Data records section start

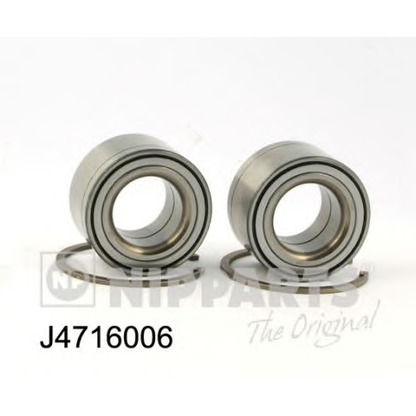 Photo Wheel Bearing Kit NIPPARTS J4716006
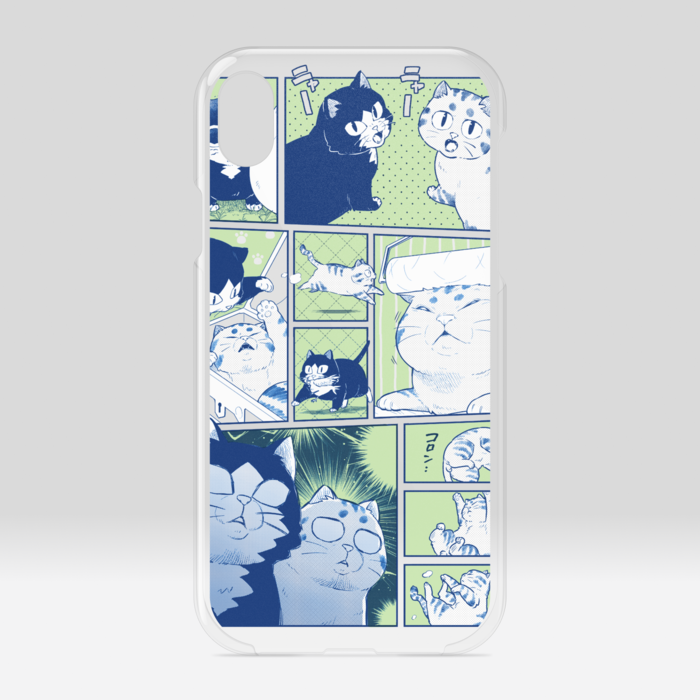 クリアiPhoneケース - iPhone XR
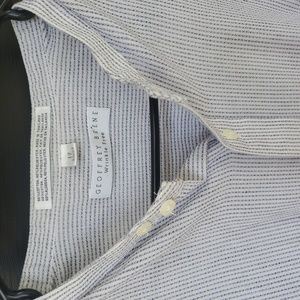 GEOFFREY BEENE / wrinkle free / size 34/35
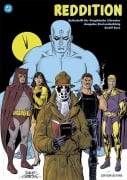 Cover-Bild zum Titel 'Reddition - Zeitschrift für Graphische Literatur 83: Dossier Watchmen' von 'Volker Hamann, Peter Osteried, Lars von Törne, Peter Lau, Stefan Schmatz'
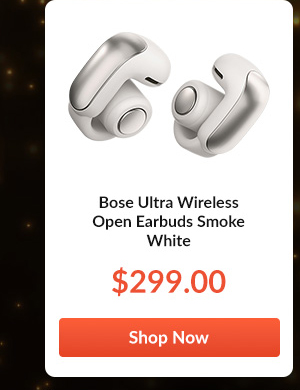 Bose Ultra Wireless Open Earbuds Smoke White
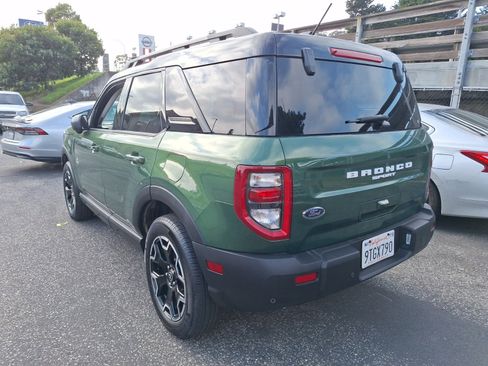 Used 2025 Ford Bronco Sport Outer Banks w/ Outer Banks Tech Package+ image 4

Data records section end

Transcribe the text of every entry above verbatim, omitting the pictures.

 Photo Wheel Bearing Kit NIPPARTS J4716006
 クリアiPhoneケース - iPhone XR
 GEOFFREY BEENE / wrinkle free / size 34/35
 Cover-Bild zum Titel 'Reddition - Zeitschrift für Graphische Literatur 83: Dossier Watchmen' von 'Volker Hamann, Peter Osteried, Lars von Törne, Peter Lau, Stefan Schmatz'
 Bose Ultra Wireless Open Earbuds Smoke White
 Used 2025 Ford Bronco Sport Outer Banks w/ Outer Banks Tech Package+ image 4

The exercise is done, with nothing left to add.